L’essere colse l’occasione per prepararsi all’offensiva. Si allontanò e, immobilizzandosi, cominciò ad emanare uno strano bagliore violastro. Intorno a lui, cominciarono a comparire dal terreno delle piccole creature antropomorfe, dal colore degli occhi giallo intenso: ancora non sapevo cosa fossero. Era la prima volta che le vedevo…
Dopo qualche secondo, nel quale la figura incappucciata sembrava comunicare silenziosamente con le sue creature, queste cominciarono a muoversi in gruppo verso di me.
Mi preparai, deciso più che mai a farle fuori una dopo l’altra. Sapevo benissimo che il mio obiettivo non erano loro… ma lui.
Mi assalirono in gruppo, ma con qualche fendente riuscii comunque a farne fuori la maggioranza.
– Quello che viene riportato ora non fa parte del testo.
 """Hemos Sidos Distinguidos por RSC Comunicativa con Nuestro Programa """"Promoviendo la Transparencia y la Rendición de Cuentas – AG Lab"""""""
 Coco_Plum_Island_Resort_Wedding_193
Uno mi sorprese: mentre stavo per colpirlo, si nascose sottoterra… per poi riemergere alle mie spalle: fu lì che sentii quanto fossero affilati gli artigli di quelle creature.
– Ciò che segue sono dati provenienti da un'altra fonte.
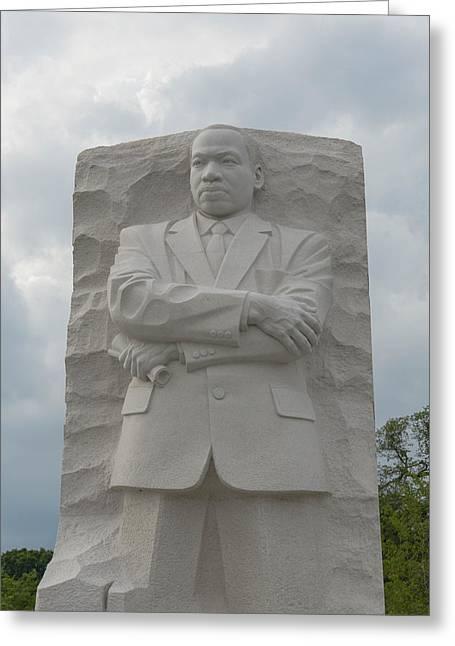 MLK Greeting Card by Brandon Bourdages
Ma anche con quest’ultimo, non ebbi problemi. Rivolsi nuovamente lo sguardo con l’incappucciato, ma non feci in tempo ad accorgermene che ne aveva evocati molti altri che questi mi saltarono addosso, ammucchiandosi su di me.
 
Rimasi per qualche secondo sepolto sotto quella valanga di mostriciattoli. Poi, deciso più che mai a liberarmi e pervaso da quella rabbia istintiva, diedi fondo al mio potere: scatenai una fortissima onda d’urto che scaraventò le creature fuori dal campo di battaglia, nel tornado. L’onda d’urto raggiunse anche l’essere, che rimase stordito da essa.
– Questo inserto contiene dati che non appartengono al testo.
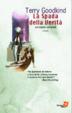 Cover of La spada della verità - Vol. 2
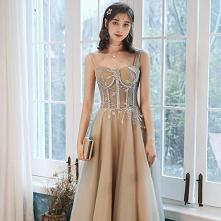 Eleganckie Szampan Sukienki Wieczorowe 2020 Princessa Kwadratowy Dekolt Frezowanie Cekiny Bez Rękawów Bez Pleców Długie Sukienki Wizytowe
Quello fu il momento giusto. Corsi verso di lui… e cominciai a massacrarlo di fendenti e stoccate. Rimasi anche io colpito dall’agilità con il quale maneggiavo quell’arma: nonostante l’avessi utilizzata solo una volta fino a quel momento, riuscivo comunque a maneggiarla in modo impeccabile.
 
Ma… dopo qualche colpo… cominciai ad accorgermi che il mio corpo stava soffrendo. Ad ogni colpo che infliggevo al mio nemico, ero io a soffrire.
 
E se… tutti quei colpi… si stessero ripercuotendo su di me?
 
Dopo aver incassato numerosi colpi, la figura era ancora in piedi. Ero stremato dal dolore; ma la rabbia animava sempre di più la mia voglia di colpire quell’essere, e la sua volontà di rimanere ancora in piedi, di non sottomettersi a me… era un affronto.
Corsi verso di lui per colpirlo ancora, ma, quando feci per colpirlo, si volatilizzò. Ma lo sentivo: era dietro di me.
Mi girai lentamente… e lui era lì. Con quella sua aria di indifferenza, che continuava a darmi sempre più sui nervi. In preda alla collera, gridai: “CHI SEI?!”
 
Credo sia giunto il momento di finirla con questa pagliacciata.
Io… sono ciò che sarai. Sono il tuo futuro.